In August, Trump called Bernie Sanders “weak” because he allowed Black Lives Matter protesters to take the stage during a Seattle rally. Trump recently showed how he preferred such protesters be dealt with. After his supporters kicked and punched a Black Lives Matter protester, Trump said, “maybe he should have been roughed up, because it was absolutely disgusting what he was doing.”

These relatively small instances of bullying are rather dwarfed by the policies a President Trump would initiate, including the immediate deportation of 11 million Mexican immigrants. He has justified this by saying that many of them are “rapists.” He gives magical power to an enormous wall he will have built, and then force the Mexican people to pay for. He refused to rule out the idea of creating a database where all Muslims would be required to be registered. When a reporter pushed him, he said, “We’re going to have to do certain things that were frankly unthinkable a year ago.”

Of the government torturing suspected terrorists, he is all for it. Of waterboarding, he said, “Believe me, it works. And you know what? If it doesn’t work, they deserve it anyway, for what they’re doing.” He even used the threat of terrorists to attempt to frighten the Pope.

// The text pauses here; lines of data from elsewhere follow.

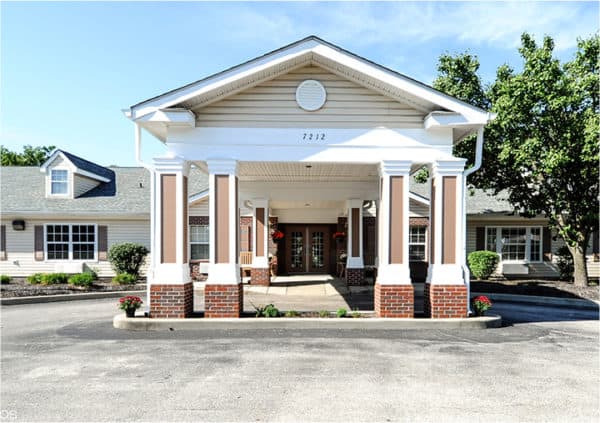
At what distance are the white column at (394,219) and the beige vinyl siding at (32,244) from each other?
11459 millimetres

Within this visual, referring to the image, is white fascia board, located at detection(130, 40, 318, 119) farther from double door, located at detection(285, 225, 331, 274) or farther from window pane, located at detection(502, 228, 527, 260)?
window pane, located at detection(502, 228, 527, 260)

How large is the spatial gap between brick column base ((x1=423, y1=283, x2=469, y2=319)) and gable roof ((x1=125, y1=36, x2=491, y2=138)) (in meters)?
3.44

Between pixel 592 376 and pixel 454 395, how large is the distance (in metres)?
2.39

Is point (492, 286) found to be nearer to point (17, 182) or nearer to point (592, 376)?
point (592, 376)

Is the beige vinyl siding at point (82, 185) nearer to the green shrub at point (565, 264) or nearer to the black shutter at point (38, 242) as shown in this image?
the black shutter at point (38, 242)

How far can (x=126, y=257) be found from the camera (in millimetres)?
16219

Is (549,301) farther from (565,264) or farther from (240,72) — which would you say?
(240,72)

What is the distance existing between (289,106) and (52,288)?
10.6 meters

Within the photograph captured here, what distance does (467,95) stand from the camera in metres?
14.3

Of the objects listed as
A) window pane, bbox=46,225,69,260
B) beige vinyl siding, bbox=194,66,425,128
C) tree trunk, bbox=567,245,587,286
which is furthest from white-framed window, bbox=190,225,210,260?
A: tree trunk, bbox=567,245,587,286

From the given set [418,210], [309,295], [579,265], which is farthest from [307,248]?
[579,265]

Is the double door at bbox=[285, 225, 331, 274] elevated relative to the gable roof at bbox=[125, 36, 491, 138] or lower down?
lower down

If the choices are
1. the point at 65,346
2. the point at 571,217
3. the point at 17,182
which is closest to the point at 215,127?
the point at 65,346

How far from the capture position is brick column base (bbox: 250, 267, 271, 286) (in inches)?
609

When CNN reporter Chris Cuomo asked him how he would respond to Pope Francis’ comments critical of the excesses of capitalism, Trump shot back: “I’d say ISIS wants to get you. You know that ISIS wants to go in and take over the Vatican? You have heard that. You know, that’s a dream of theirs, to go into Italy.”

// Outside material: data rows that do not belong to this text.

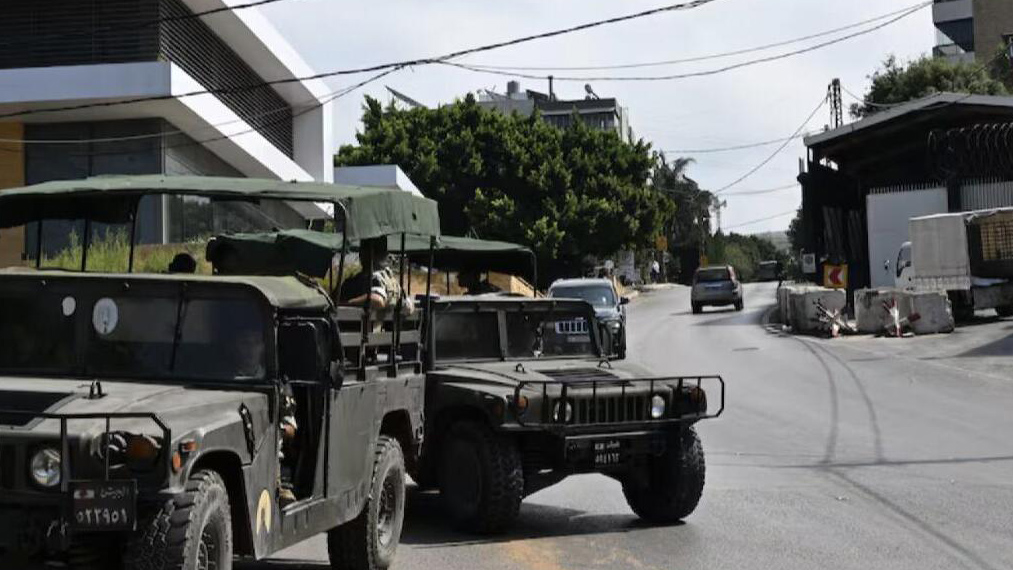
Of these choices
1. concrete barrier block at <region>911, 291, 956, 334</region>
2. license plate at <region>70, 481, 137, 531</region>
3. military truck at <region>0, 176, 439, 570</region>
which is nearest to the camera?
license plate at <region>70, 481, 137, 531</region>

When Trump gets a crowd riled up with this sort of rhetoric, it is a frightening thing. Some students who are watching the Trump campaign may be inspired to emulate this bullying behavior, though this story about student reactions to a Trump rally in Ohio is a bit reassuring. Students who attended the rally were horrified to hear Trump endorse waterboarding. They joined a couple who raised their voices in protest. And they joined them in being unceremoniously shoved out of the event.

Bullying as official government policy is fascism. It is a sorry state of affairs when the leading candidate for the Republican nomination is this sort of character. While I will not vote in the Republican primary, I hope his candidacy is rejected, because even as a candidate, his behavior inspires others to think this is an acceptable way to treat others.

Author

Anthony Cody

Anthony Cody worked in the high poverty schools of Oakland, California, for 24 years, 18 of them as a middle school science teacher. He was one of the organizers of the Save Our Schools March in Washington, DC in 2011 and he is a founding member of The Network for Public Education. A graduate of UC Berkeley and San Jose State University, he now lives in Mendocino County, California.

Comments

  1. Roni    

    As a teacher I would take Trump over the Bully the White House who uses the executive order to bypass the will of the people. He has forced a nation into failing healthcare and bribed states to take money for a national curriculum (going against the constitution which leaves those rights to states. I see Trump as a fighter speaking for the people.